- **Work required**
Which lines run from the one containing "this 540×304 image." through the last line of the records? Copy them exactly, leaving pictures out.

── Excerpted data ──

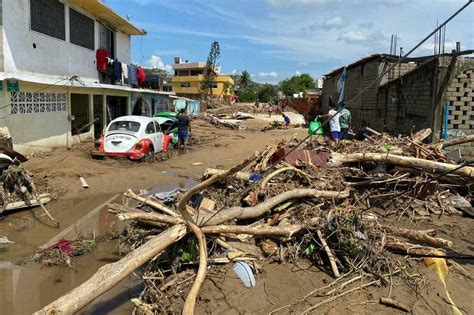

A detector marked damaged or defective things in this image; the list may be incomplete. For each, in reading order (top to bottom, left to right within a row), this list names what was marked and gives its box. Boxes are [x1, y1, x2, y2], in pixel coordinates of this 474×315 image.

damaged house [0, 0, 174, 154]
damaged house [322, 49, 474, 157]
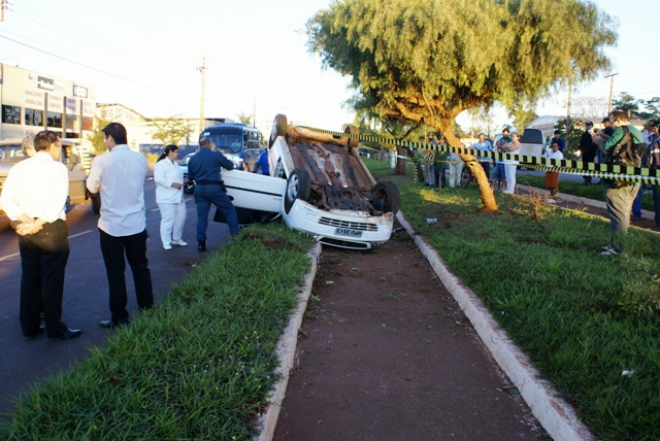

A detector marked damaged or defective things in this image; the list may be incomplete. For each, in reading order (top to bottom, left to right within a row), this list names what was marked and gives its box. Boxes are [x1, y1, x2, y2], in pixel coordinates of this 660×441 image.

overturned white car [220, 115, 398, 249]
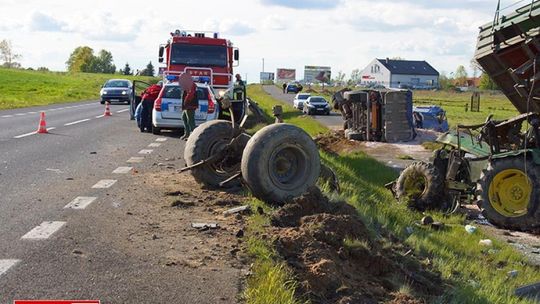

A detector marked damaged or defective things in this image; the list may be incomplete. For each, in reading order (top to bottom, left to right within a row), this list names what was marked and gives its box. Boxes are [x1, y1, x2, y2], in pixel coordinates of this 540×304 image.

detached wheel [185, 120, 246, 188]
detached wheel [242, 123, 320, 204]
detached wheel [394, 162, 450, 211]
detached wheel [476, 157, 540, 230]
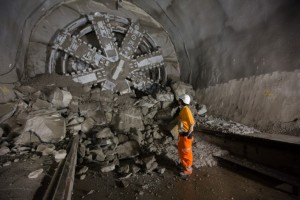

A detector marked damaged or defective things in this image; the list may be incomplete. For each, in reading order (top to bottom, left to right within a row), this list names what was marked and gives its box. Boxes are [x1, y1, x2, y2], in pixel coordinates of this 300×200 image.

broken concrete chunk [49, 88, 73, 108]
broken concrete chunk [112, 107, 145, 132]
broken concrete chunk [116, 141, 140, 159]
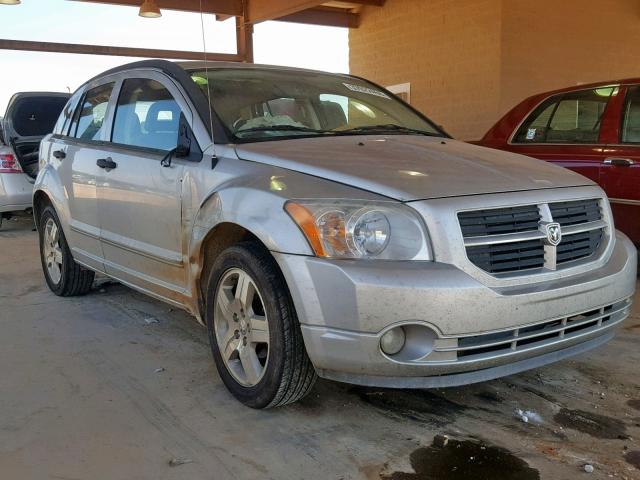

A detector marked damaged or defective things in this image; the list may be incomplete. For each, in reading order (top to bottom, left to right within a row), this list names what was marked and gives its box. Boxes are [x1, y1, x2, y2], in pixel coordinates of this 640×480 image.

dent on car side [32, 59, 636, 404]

───

- **Answer section**
A detector marked damaged or defective things in this image; the list may be incomplete. For each, in reading order (top to bottom, left to right within a row), this list names what was marked and gives its box. Boxes are [x1, y1, x2, y2], in pixel coordinates of this 540×304 image.

detached wheel [185, 120, 246, 188]
detached wheel [242, 123, 320, 204]
detached wheel [394, 162, 450, 211]
detached wheel [476, 157, 540, 230]

A detector marked damaged or defective things in this image; the list may be incomplete. For each, in reading order (top to bottom, left to right within a row), this list names what was marked and gives its box. Boxes are [x1, y1, x2, y2], in pixel coordinates of this 300×200 image.

broken concrete chunk [49, 88, 73, 108]
broken concrete chunk [112, 107, 145, 132]
broken concrete chunk [116, 141, 140, 159]

A detector marked damaged or defective things in this image; the list may be incomplete. For each, in reading order (top to bottom, left to right within a row), this list names what was marked and gives its box. Boxes are [x1, y1, x2, y2], in pixel coordinates of this 640×480 image.

dent on car side [32, 59, 636, 404]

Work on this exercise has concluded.